SPC and the Smart Factory, Part Two
Quality’s continuing conversation with Jason Chester, Director of Global Channel Programs for InfinityQS, on SPC and the smart factory. This is part two of the three-part series of our conversation.
Quality: What would you say of the statement that one terabyte of data is currently being created daily by the average factory but 99 percent of that data is not being used/analyzed by manufacturers?
Did you miss part I of SPC and the Smart Factory? No problem! Click here!
Chester: What is the difference between one TB of data, of which 99% is unused, versus 1 GB of data, of which 99% is used? It is not the volume of data collected or the percentage of it that is utilized that determines value. For example, take an ambient temperature and humidity sensor, which could be configured to capture and record a stream of two data values every millisecond. Along with metadata such as sensor ID, location, and a date/time stamp, that single sensor could be creating up to hundreds of megabytes of data per day. But 99% of that data would not be valuable because the ambient temperature and humidity in a facility will vary over much slower physical time scales. Creating a statistical summary of that data every five minutes, for example, would create significantly less data, but would provide much more valuable insight, especially if the temperature and humidity of the production facility have a causal impact on the manufacturing process. If the ambient temperature and humidity had no causal effect on the production process, then perhaps none of the data collected is valuable.
Just because we “can” collect the data, does not mean that we “should” collect the data. Given the low cost of sensors and the fact that most modern equipment is able to collect data across a myriad of parameters, it is tempting to feel that we need to utilize all of that data. The era of big data leads us to believe that data is king and the more we collect the better we will be. But collecting bad/useless data is worse than not collecting the data at all.

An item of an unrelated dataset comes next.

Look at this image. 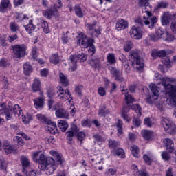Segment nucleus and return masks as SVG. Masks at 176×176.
I'll return each instance as SVG.
<instances>
[{"mask_svg": "<svg viewBox=\"0 0 176 176\" xmlns=\"http://www.w3.org/2000/svg\"><path fill=\"white\" fill-rule=\"evenodd\" d=\"M58 126L63 133H65V131H67V129H68V123H67V121L65 120H60L58 122Z\"/></svg>", "mask_w": 176, "mask_h": 176, "instance_id": "c85d7f7f", "label": "nucleus"}, {"mask_svg": "<svg viewBox=\"0 0 176 176\" xmlns=\"http://www.w3.org/2000/svg\"><path fill=\"white\" fill-rule=\"evenodd\" d=\"M129 34L133 39H141L142 38V30H141L140 27L133 26Z\"/></svg>", "mask_w": 176, "mask_h": 176, "instance_id": "2eb2a0df", "label": "nucleus"}, {"mask_svg": "<svg viewBox=\"0 0 176 176\" xmlns=\"http://www.w3.org/2000/svg\"><path fill=\"white\" fill-rule=\"evenodd\" d=\"M63 6V4L61 3V1L58 0L57 4H53L52 5L50 9H48L47 11H43V14L45 16L47 19H52V16H54L55 17L58 16V14L57 13L58 9H60Z\"/></svg>", "mask_w": 176, "mask_h": 176, "instance_id": "0eeeda50", "label": "nucleus"}, {"mask_svg": "<svg viewBox=\"0 0 176 176\" xmlns=\"http://www.w3.org/2000/svg\"><path fill=\"white\" fill-rule=\"evenodd\" d=\"M23 123L28 124L30 120H32V116L28 114L26 117L22 118Z\"/></svg>", "mask_w": 176, "mask_h": 176, "instance_id": "338daca9", "label": "nucleus"}, {"mask_svg": "<svg viewBox=\"0 0 176 176\" xmlns=\"http://www.w3.org/2000/svg\"><path fill=\"white\" fill-rule=\"evenodd\" d=\"M82 126L84 127H91V121L90 120H83L82 121Z\"/></svg>", "mask_w": 176, "mask_h": 176, "instance_id": "0e129e2a", "label": "nucleus"}, {"mask_svg": "<svg viewBox=\"0 0 176 176\" xmlns=\"http://www.w3.org/2000/svg\"><path fill=\"white\" fill-rule=\"evenodd\" d=\"M150 0H139L138 6L140 8H142V13L144 14L143 19L141 18H138L135 19V23L138 24L140 27H144L145 25H148V28L152 30L155 28V24L157 23V18L156 16H152V7L149 4Z\"/></svg>", "mask_w": 176, "mask_h": 176, "instance_id": "f257e3e1", "label": "nucleus"}, {"mask_svg": "<svg viewBox=\"0 0 176 176\" xmlns=\"http://www.w3.org/2000/svg\"><path fill=\"white\" fill-rule=\"evenodd\" d=\"M89 64H90V65H91V67L94 68H100L101 62L98 58H91L89 60Z\"/></svg>", "mask_w": 176, "mask_h": 176, "instance_id": "cd10ccee", "label": "nucleus"}, {"mask_svg": "<svg viewBox=\"0 0 176 176\" xmlns=\"http://www.w3.org/2000/svg\"><path fill=\"white\" fill-rule=\"evenodd\" d=\"M141 133L143 138L147 141L151 140L155 134L153 131L149 130H142Z\"/></svg>", "mask_w": 176, "mask_h": 176, "instance_id": "bb28decb", "label": "nucleus"}, {"mask_svg": "<svg viewBox=\"0 0 176 176\" xmlns=\"http://www.w3.org/2000/svg\"><path fill=\"white\" fill-rule=\"evenodd\" d=\"M56 118H59L60 119H68L69 114L68 111H67L64 109H58L55 113Z\"/></svg>", "mask_w": 176, "mask_h": 176, "instance_id": "a211bd4d", "label": "nucleus"}, {"mask_svg": "<svg viewBox=\"0 0 176 176\" xmlns=\"http://www.w3.org/2000/svg\"><path fill=\"white\" fill-rule=\"evenodd\" d=\"M54 161L49 162L46 165L45 168H41V170H45L46 171V174L50 175V174H53L54 171H56V165L53 164Z\"/></svg>", "mask_w": 176, "mask_h": 176, "instance_id": "f3484780", "label": "nucleus"}, {"mask_svg": "<svg viewBox=\"0 0 176 176\" xmlns=\"http://www.w3.org/2000/svg\"><path fill=\"white\" fill-rule=\"evenodd\" d=\"M50 153L52 155V156H54V157H56L57 162L61 164V156L58 155V153L54 151H50Z\"/></svg>", "mask_w": 176, "mask_h": 176, "instance_id": "09e8293b", "label": "nucleus"}, {"mask_svg": "<svg viewBox=\"0 0 176 176\" xmlns=\"http://www.w3.org/2000/svg\"><path fill=\"white\" fill-rule=\"evenodd\" d=\"M102 158L101 157L95 156L91 159L92 163H95V164H101L102 163Z\"/></svg>", "mask_w": 176, "mask_h": 176, "instance_id": "603ef678", "label": "nucleus"}, {"mask_svg": "<svg viewBox=\"0 0 176 176\" xmlns=\"http://www.w3.org/2000/svg\"><path fill=\"white\" fill-rule=\"evenodd\" d=\"M6 153H12L13 151H16L14 149V146L8 145L4 148Z\"/></svg>", "mask_w": 176, "mask_h": 176, "instance_id": "680f3d73", "label": "nucleus"}, {"mask_svg": "<svg viewBox=\"0 0 176 176\" xmlns=\"http://www.w3.org/2000/svg\"><path fill=\"white\" fill-rule=\"evenodd\" d=\"M74 12H75L76 16H78V17H80V19H82V17H83V16H85V14L86 13L85 12V10H83V9L82 8V6H80V4L75 5Z\"/></svg>", "mask_w": 176, "mask_h": 176, "instance_id": "5701e85b", "label": "nucleus"}, {"mask_svg": "<svg viewBox=\"0 0 176 176\" xmlns=\"http://www.w3.org/2000/svg\"><path fill=\"white\" fill-rule=\"evenodd\" d=\"M41 154V151H36L34 153H32V157L34 162H35V163H36V161L39 159V155Z\"/></svg>", "mask_w": 176, "mask_h": 176, "instance_id": "052dcab7", "label": "nucleus"}, {"mask_svg": "<svg viewBox=\"0 0 176 176\" xmlns=\"http://www.w3.org/2000/svg\"><path fill=\"white\" fill-rule=\"evenodd\" d=\"M11 47L13 50L12 56L15 60L21 58V57L25 56V46L24 45H14Z\"/></svg>", "mask_w": 176, "mask_h": 176, "instance_id": "1a4fd4ad", "label": "nucleus"}, {"mask_svg": "<svg viewBox=\"0 0 176 176\" xmlns=\"http://www.w3.org/2000/svg\"><path fill=\"white\" fill-rule=\"evenodd\" d=\"M9 0H2L1 7L3 8V9H6L7 8H9Z\"/></svg>", "mask_w": 176, "mask_h": 176, "instance_id": "774afa93", "label": "nucleus"}, {"mask_svg": "<svg viewBox=\"0 0 176 176\" xmlns=\"http://www.w3.org/2000/svg\"><path fill=\"white\" fill-rule=\"evenodd\" d=\"M157 80H160L157 82V85H162L165 89L166 94L168 97L166 100L168 105L175 107L173 115L175 118H176V85H171V83H174V82H175V79L158 76V79H157Z\"/></svg>", "mask_w": 176, "mask_h": 176, "instance_id": "f03ea898", "label": "nucleus"}, {"mask_svg": "<svg viewBox=\"0 0 176 176\" xmlns=\"http://www.w3.org/2000/svg\"><path fill=\"white\" fill-rule=\"evenodd\" d=\"M37 119L40 120V122H42L43 123H45V124H47L48 122H51L52 120L47 119L45 116L41 114H38L36 116Z\"/></svg>", "mask_w": 176, "mask_h": 176, "instance_id": "a18cd8bd", "label": "nucleus"}, {"mask_svg": "<svg viewBox=\"0 0 176 176\" xmlns=\"http://www.w3.org/2000/svg\"><path fill=\"white\" fill-rule=\"evenodd\" d=\"M144 124L147 127H151L153 125V122H152V120L149 117L144 118Z\"/></svg>", "mask_w": 176, "mask_h": 176, "instance_id": "4d7b16f0", "label": "nucleus"}, {"mask_svg": "<svg viewBox=\"0 0 176 176\" xmlns=\"http://www.w3.org/2000/svg\"><path fill=\"white\" fill-rule=\"evenodd\" d=\"M149 87L153 93V95L151 96H147L146 101L148 102V104H152L153 102H155V101L159 98V90L157 89L156 84L151 83L149 85Z\"/></svg>", "mask_w": 176, "mask_h": 176, "instance_id": "9d476101", "label": "nucleus"}, {"mask_svg": "<svg viewBox=\"0 0 176 176\" xmlns=\"http://www.w3.org/2000/svg\"><path fill=\"white\" fill-rule=\"evenodd\" d=\"M78 45L84 46L86 50L90 54L91 56H94V53H96V47L93 45L94 43V39L93 38H87L86 35L81 33L79 34V39L77 42Z\"/></svg>", "mask_w": 176, "mask_h": 176, "instance_id": "7ed1b4c3", "label": "nucleus"}, {"mask_svg": "<svg viewBox=\"0 0 176 176\" xmlns=\"http://www.w3.org/2000/svg\"><path fill=\"white\" fill-rule=\"evenodd\" d=\"M131 153H132V155H133V156L135 157H138V146H131Z\"/></svg>", "mask_w": 176, "mask_h": 176, "instance_id": "13d9d810", "label": "nucleus"}, {"mask_svg": "<svg viewBox=\"0 0 176 176\" xmlns=\"http://www.w3.org/2000/svg\"><path fill=\"white\" fill-rule=\"evenodd\" d=\"M47 124H48L47 127V131H49L50 134H56V130H57L56 122L50 121Z\"/></svg>", "mask_w": 176, "mask_h": 176, "instance_id": "393cba45", "label": "nucleus"}, {"mask_svg": "<svg viewBox=\"0 0 176 176\" xmlns=\"http://www.w3.org/2000/svg\"><path fill=\"white\" fill-rule=\"evenodd\" d=\"M23 71L25 75H30V73L32 72V67L28 63H24Z\"/></svg>", "mask_w": 176, "mask_h": 176, "instance_id": "72a5a7b5", "label": "nucleus"}, {"mask_svg": "<svg viewBox=\"0 0 176 176\" xmlns=\"http://www.w3.org/2000/svg\"><path fill=\"white\" fill-rule=\"evenodd\" d=\"M170 20H173V16H171V14H170V12H164L161 19L162 25H167L170 24Z\"/></svg>", "mask_w": 176, "mask_h": 176, "instance_id": "6ab92c4d", "label": "nucleus"}, {"mask_svg": "<svg viewBox=\"0 0 176 176\" xmlns=\"http://www.w3.org/2000/svg\"><path fill=\"white\" fill-rule=\"evenodd\" d=\"M69 58L70 62L69 63V72H74L78 69L76 63H78V61H80V63H84V61H86V60H87V55L85 53H81L78 55H72Z\"/></svg>", "mask_w": 176, "mask_h": 176, "instance_id": "20e7f679", "label": "nucleus"}, {"mask_svg": "<svg viewBox=\"0 0 176 176\" xmlns=\"http://www.w3.org/2000/svg\"><path fill=\"white\" fill-rule=\"evenodd\" d=\"M12 115L14 113L15 116H17L18 118L19 116H21V113L23 111H21V109H20V106H19V104H15L12 106Z\"/></svg>", "mask_w": 176, "mask_h": 176, "instance_id": "7c9ffc66", "label": "nucleus"}, {"mask_svg": "<svg viewBox=\"0 0 176 176\" xmlns=\"http://www.w3.org/2000/svg\"><path fill=\"white\" fill-rule=\"evenodd\" d=\"M129 23L124 21V19H119L116 25L117 31H122V30H125L127 28Z\"/></svg>", "mask_w": 176, "mask_h": 176, "instance_id": "aec40b11", "label": "nucleus"}, {"mask_svg": "<svg viewBox=\"0 0 176 176\" xmlns=\"http://www.w3.org/2000/svg\"><path fill=\"white\" fill-rule=\"evenodd\" d=\"M165 35L166 38H164L165 41H168V42H173V41H174V36L168 32H166Z\"/></svg>", "mask_w": 176, "mask_h": 176, "instance_id": "864d4df0", "label": "nucleus"}, {"mask_svg": "<svg viewBox=\"0 0 176 176\" xmlns=\"http://www.w3.org/2000/svg\"><path fill=\"white\" fill-rule=\"evenodd\" d=\"M109 112H111V111L107 107V106H102L99 109L98 115L99 116H105V115H108Z\"/></svg>", "mask_w": 176, "mask_h": 176, "instance_id": "2f4dec72", "label": "nucleus"}, {"mask_svg": "<svg viewBox=\"0 0 176 176\" xmlns=\"http://www.w3.org/2000/svg\"><path fill=\"white\" fill-rule=\"evenodd\" d=\"M121 91L125 96V100L126 101L127 105H129V104L134 102V98H133L131 94H129V91L127 89H122Z\"/></svg>", "mask_w": 176, "mask_h": 176, "instance_id": "b1692460", "label": "nucleus"}, {"mask_svg": "<svg viewBox=\"0 0 176 176\" xmlns=\"http://www.w3.org/2000/svg\"><path fill=\"white\" fill-rule=\"evenodd\" d=\"M16 19L19 21H23V23H27L29 21V18L23 14H18Z\"/></svg>", "mask_w": 176, "mask_h": 176, "instance_id": "c03bdc74", "label": "nucleus"}, {"mask_svg": "<svg viewBox=\"0 0 176 176\" xmlns=\"http://www.w3.org/2000/svg\"><path fill=\"white\" fill-rule=\"evenodd\" d=\"M57 89V94L60 100H61L62 101H67V100H68L69 102H71V101H72L71 92H69V90L68 89L64 90L62 87H58Z\"/></svg>", "mask_w": 176, "mask_h": 176, "instance_id": "9b49d317", "label": "nucleus"}, {"mask_svg": "<svg viewBox=\"0 0 176 176\" xmlns=\"http://www.w3.org/2000/svg\"><path fill=\"white\" fill-rule=\"evenodd\" d=\"M164 144L165 146L166 147V150L168 152H173L174 151V142L171 139L166 138L164 140Z\"/></svg>", "mask_w": 176, "mask_h": 176, "instance_id": "4be33fe9", "label": "nucleus"}, {"mask_svg": "<svg viewBox=\"0 0 176 176\" xmlns=\"http://www.w3.org/2000/svg\"><path fill=\"white\" fill-rule=\"evenodd\" d=\"M76 135L78 141H85V138H86V134L83 131H80L79 128Z\"/></svg>", "mask_w": 176, "mask_h": 176, "instance_id": "a19ab883", "label": "nucleus"}, {"mask_svg": "<svg viewBox=\"0 0 176 176\" xmlns=\"http://www.w3.org/2000/svg\"><path fill=\"white\" fill-rule=\"evenodd\" d=\"M133 49V43L131 41H126L124 45V50L125 52H130Z\"/></svg>", "mask_w": 176, "mask_h": 176, "instance_id": "de8ad7c7", "label": "nucleus"}, {"mask_svg": "<svg viewBox=\"0 0 176 176\" xmlns=\"http://www.w3.org/2000/svg\"><path fill=\"white\" fill-rule=\"evenodd\" d=\"M166 51L163 50H153L151 53V56L152 57H154V58H156V57H166Z\"/></svg>", "mask_w": 176, "mask_h": 176, "instance_id": "a878e982", "label": "nucleus"}, {"mask_svg": "<svg viewBox=\"0 0 176 176\" xmlns=\"http://www.w3.org/2000/svg\"><path fill=\"white\" fill-rule=\"evenodd\" d=\"M116 156H118V157H124V151L123 148H118L116 151Z\"/></svg>", "mask_w": 176, "mask_h": 176, "instance_id": "bf43d9fd", "label": "nucleus"}, {"mask_svg": "<svg viewBox=\"0 0 176 176\" xmlns=\"http://www.w3.org/2000/svg\"><path fill=\"white\" fill-rule=\"evenodd\" d=\"M34 105L36 109H39V108L43 107V104L45 103V98L39 97L34 99Z\"/></svg>", "mask_w": 176, "mask_h": 176, "instance_id": "412c9836", "label": "nucleus"}, {"mask_svg": "<svg viewBox=\"0 0 176 176\" xmlns=\"http://www.w3.org/2000/svg\"><path fill=\"white\" fill-rule=\"evenodd\" d=\"M162 126L166 133L168 134H175L176 133V125L170 118H162Z\"/></svg>", "mask_w": 176, "mask_h": 176, "instance_id": "6e6552de", "label": "nucleus"}, {"mask_svg": "<svg viewBox=\"0 0 176 176\" xmlns=\"http://www.w3.org/2000/svg\"><path fill=\"white\" fill-rule=\"evenodd\" d=\"M59 79L60 80V83L63 85V86H67L69 83L68 78L67 76L64 75L63 73L59 74Z\"/></svg>", "mask_w": 176, "mask_h": 176, "instance_id": "c9c22d12", "label": "nucleus"}, {"mask_svg": "<svg viewBox=\"0 0 176 176\" xmlns=\"http://www.w3.org/2000/svg\"><path fill=\"white\" fill-rule=\"evenodd\" d=\"M32 90L34 93H36V91H40L41 90V81L39 79L36 78L34 80V82L32 84Z\"/></svg>", "mask_w": 176, "mask_h": 176, "instance_id": "c756f323", "label": "nucleus"}, {"mask_svg": "<svg viewBox=\"0 0 176 176\" xmlns=\"http://www.w3.org/2000/svg\"><path fill=\"white\" fill-rule=\"evenodd\" d=\"M20 162L22 165L23 173L27 174L26 168L30 167V164H31V162L30 161V158L25 155H21L20 157Z\"/></svg>", "mask_w": 176, "mask_h": 176, "instance_id": "dca6fc26", "label": "nucleus"}, {"mask_svg": "<svg viewBox=\"0 0 176 176\" xmlns=\"http://www.w3.org/2000/svg\"><path fill=\"white\" fill-rule=\"evenodd\" d=\"M109 71H110L111 75L115 78V80H117L118 82H123V80H124L123 77H122V72L120 70L112 66H109Z\"/></svg>", "mask_w": 176, "mask_h": 176, "instance_id": "4468645a", "label": "nucleus"}, {"mask_svg": "<svg viewBox=\"0 0 176 176\" xmlns=\"http://www.w3.org/2000/svg\"><path fill=\"white\" fill-rule=\"evenodd\" d=\"M40 25H41L45 34H49V32H50V30H49V25L47 24V22L41 21L40 22Z\"/></svg>", "mask_w": 176, "mask_h": 176, "instance_id": "ea45409f", "label": "nucleus"}, {"mask_svg": "<svg viewBox=\"0 0 176 176\" xmlns=\"http://www.w3.org/2000/svg\"><path fill=\"white\" fill-rule=\"evenodd\" d=\"M12 108L13 104H12V102H8V105H6V103H1L0 115H5L7 120H12V119H13Z\"/></svg>", "mask_w": 176, "mask_h": 176, "instance_id": "423d86ee", "label": "nucleus"}, {"mask_svg": "<svg viewBox=\"0 0 176 176\" xmlns=\"http://www.w3.org/2000/svg\"><path fill=\"white\" fill-rule=\"evenodd\" d=\"M32 56L34 60L38 58V49L36 47L32 48Z\"/></svg>", "mask_w": 176, "mask_h": 176, "instance_id": "69168bd1", "label": "nucleus"}, {"mask_svg": "<svg viewBox=\"0 0 176 176\" xmlns=\"http://www.w3.org/2000/svg\"><path fill=\"white\" fill-rule=\"evenodd\" d=\"M8 167V162L3 159H0V170H3V171L6 170V168Z\"/></svg>", "mask_w": 176, "mask_h": 176, "instance_id": "8fccbe9b", "label": "nucleus"}, {"mask_svg": "<svg viewBox=\"0 0 176 176\" xmlns=\"http://www.w3.org/2000/svg\"><path fill=\"white\" fill-rule=\"evenodd\" d=\"M28 21H29V23L25 25V28L27 32H28V34H31V32H32V31L35 30V25H34V24L32 23V20H29Z\"/></svg>", "mask_w": 176, "mask_h": 176, "instance_id": "473e14b6", "label": "nucleus"}, {"mask_svg": "<svg viewBox=\"0 0 176 176\" xmlns=\"http://www.w3.org/2000/svg\"><path fill=\"white\" fill-rule=\"evenodd\" d=\"M130 60L132 63V65L135 67L138 71H142L144 69V59L140 56V52L132 51L130 53Z\"/></svg>", "mask_w": 176, "mask_h": 176, "instance_id": "39448f33", "label": "nucleus"}, {"mask_svg": "<svg viewBox=\"0 0 176 176\" xmlns=\"http://www.w3.org/2000/svg\"><path fill=\"white\" fill-rule=\"evenodd\" d=\"M78 131V126L73 124L69 131L66 133V140L69 144L72 142L74 135H76Z\"/></svg>", "mask_w": 176, "mask_h": 176, "instance_id": "ddd939ff", "label": "nucleus"}, {"mask_svg": "<svg viewBox=\"0 0 176 176\" xmlns=\"http://www.w3.org/2000/svg\"><path fill=\"white\" fill-rule=\"evenodd\" d=\"M155 34H157V37L160 38V39H162V36L164 35V31H163V29L158 28L155 31Z\"/></svg>", "mask_w": 176, "mask_h": 176, "instance_id": "e2e57ef3", "label": "nucleus"}, {"mask_svg": "<svg viewBox=\"0 0 176 176\" xmlns=\"http://www.w3.org/2000/svg\"><path fill=\"white\" fill-rule=\"evenodd\" d=\"M132 109L138 114V116H141V107L139 104H133Z\"/></svg>", "mask_w": 176, "mask_h": 176, "instance_id": "3c124183", "label": "nucleus"}, {"mask_svg": "<svg viewBox=\"0 0 176 176\" xmlns=\"http://www.w3.org/2000/svg\"><path fill=\"white\" fill-rule=\"evenodd\" d=\"M107 63H109V64H115V63H116V56L113 53H109L107 55Z\"/></svg>", "mask_w": 176, "mask_h": 176, "instance_id": "4c0bfd02", "label": "nucleus"}, {"mask_svg": "<svg viewBox=\"0 0 176 176\" xmlns=\"http://www.w3.org/2000/svg\"><path fill=\"white\" fill-rule=\"evenodd\" d=\"M50 61L52 63V64H58V63H60V58L58 57V55L53 54L50 56Z\"/></svg>", "mask_w": 176, "mask_h": 176, "instance_id": "37998d69", "label": "nucleus"}, {"mask_svg": "<svg viewBox=\"0 0 176 176\" xmlns=\"http://www.w3.org/2000/svg\"><path fill=\"white\" fill-rule=\"evenodd\" d=\"M0 45L2 47H6V46H9V45L6 42V37H5L4 36L0 37Z\"/></svg>", "mask_w": 176, "mask_h": 176, "instance_id": "5fc2aeb1", "label": "nucleus"}, {"mask_svg": "<svg viewBox=\"0 0 176 176\" xmlns=\"http://www.w3.org/2000/svg\"><path fill=\"white\" fill-rule=\"evenodd\" d=\"M119 145H120L119 142H116L113 140H109V146L111 148V149H114V148H117V146H119Z\"/></svg>", "mask_w": 176, "mask_h": 176, "instance_id": "49530a36", "label": "nucleus"}, {"mask_svg": "<svg viewBox=\"0 0 176 176\" xmlns=\"http://www.w3.org/2000/svg\"><path fill=\"white\" fill-rule=\"evenodd\" d=\"M143 160H144L146 164L151 166L152 163V154H151V153H148V154H144L143 155Z\"/></svg>", "mask_w": 176, "mask_h": 176, "instance_id": "e433bc0d", "label": "nucleus"}, {"mask_svg": "<svg viewBox=\"0 0 176 176\" xmlns=\"http://www.w3.org/2000/svg\"><path fill=\"white\" fill-rule=\"evenodd\" d=\"M50 161L53 162V159L47 158L45 154L41 153L39 155V157L37 159L36 163L38 164V167L40 168H46L47 164Z\"/></svg>", "mask_w": 176, "mask_h": 176, "instance_id": "f8f14e48", "label": "nucleus"}, {"mask_svg": "<svg viewBox=\"0 0 176 176\" xmlns=\"http://www.w3.org/2000/svg\"><path fill=\"white\" fill-rule=\"evenodd\" d=\"M168 6V3L161 1L158 3L156 9H166Z\"/></svg>", "mask_w": 176, "mask_h": 176, "instance_id": "6e6d98bb", "label": "nucleus"}, {"mask_svg": "<svg viewBox=\"0 0 176 176\" xmlns=\"http://www.w3.org/2000/svg\"><path fill=\"white\" fill-rule=\"evenodd\" d=\"M123 127V122L122 120H118L117 122V129L118 132V137H122V134H123V129H122Z\"/></svg>", "mask_w": 176, "mask_h": 176, "instance_id": "f704fd0d", "label": "nucleus"}, {"mask_svg": "<svg viewBox=\"0 0 176 176\" xmlns=\"http://www.w3.org/2000/svg\"><path fill=\"white\" fill-rule=\"evenodd\" d=\"M13 140L15 144H17L18 148H21V146H24V140H23V138L19 136H15Z\"/></svg>", "mask_w": 176, "mask_h": 176, "instance_id": "58836bf2", "label": "nucleus"}, {"mask_svg": "<svg viewBox=\"0 0 176 176\" xmlns=\"http://www.w3.org/2000/svg\"><path fill=\"white\" fill-rule=\"evenodd\" d=\"M19 29L20 27L15 22H11L10 23V30L12 31V32H16V31H19Z\"/></svg>", "mask_w": 176, "mask_h": 176, "instance_id": "79ce46f5", "label": "nucleus"}]
</instances>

All data incur a cost to the organization, which is often grossly underestimated—there is the cost of the physical sensor or equipment used to capture the data at their source, the transport (or transmitting) of the data from the sensor to a storage solution, the computing power to perform calculations on the data, the cost of long-term storage and backups, the management and maintenance of all of those systems, and so on. The individual cost associated with a single-sensor data stream may seem negligible enough to not be concerned with it. But even with the low-cost sensors, networking, storage, and compute time available today (especially in the cloud), that cost can be significant when multiplied by the potential for a facility to have thousands, or hundreds of thousands, of sensors and associated data streams. There is also a significant cost impact from a workforce perspective, where data fatigue can drain effective decision-making and thus impact performance and productivity.
Therefore, an organization should not be obsessed with either the volume of data they can or do collect, or the rate of utilization. Instead, organizations should approach data as a strategic operational asset, build up an inventory of data assets, assess their relative value and applicability to the organizations’ objectives, and work out if, how, and where that data can be used to minimize cost, maximize value, and mitigate risk. As part of the data-intelligence transformation process, data cleansing and transformation may mean that some data originally captured is deliberately underutilized—bringing down this hypothetical rate—which is why aiming for 100% utilization of collected data is folly.
Quality: If it is said that some manufacturing sites run as many as 150 software apps, how does it make that data accessible and actionable?
Chester: Gone are the days when the use of single, monolithic applications to run entire business operations was a desirable (if even achievable) goal. Instead, manufacturing organizations are increasingly recognizing that deploying an integrated portfolio of best-of-breed applications and solutions is the only achievable approach to delivering effective business outcomes. However, the downside side of that is it can lead to a proliferation of applications with many overlapping or duplicate capabilities and the creation of duplicate data and non-standardized data silos that hinder the organization’s objectives. And many manufacturers do not even know what applications are being used, and where—especially when departments, sites, regions, or divisions have the autonomy to deploy applications at will without alignment to any corporate objective. The long-term risks of this can be severe. Such proliferation of applications can also be a significant impediment to a digital transformation strategy. In such cases, those manufacturers first need to embark on a process of discovery, audit, and rationalization before any such projects can even begin.
Just like the treatment of data discussed above, an organization’s application portfolio should be carefully considered as an operational asset. They should also not “put the cart before the horse” and derive an operational strategy from the existing application portfolio. Instead, they should build an application and data architecture that provides the capabilities required to support their strategic operational objectives, whether that be digital transformation, Industry 4.0, smart factories, or any other objective. Once those capabilities are identified, they can then approach the market to identify the solutions and applications whose functionalities best match those required capabilities. The number of applications deployed is relatively subjective, with the number of discreet applications being a function of that process. It may be 10, 50, or 100, but the number matters less than the provision of the required capabilities. Just because an incumbent ERP solution may have a quality module, or that an MES solution may have an SPC module, does not mean that the quality or process control objectives should be shoe-horned into fitting those modules’ capabilities simply to keep the application numbers down. If more capable best-of-breed quality management or SPC solutions are available that provide a much stronger fit to the required capabilities, then they should be seriously considered as part of the application architecture.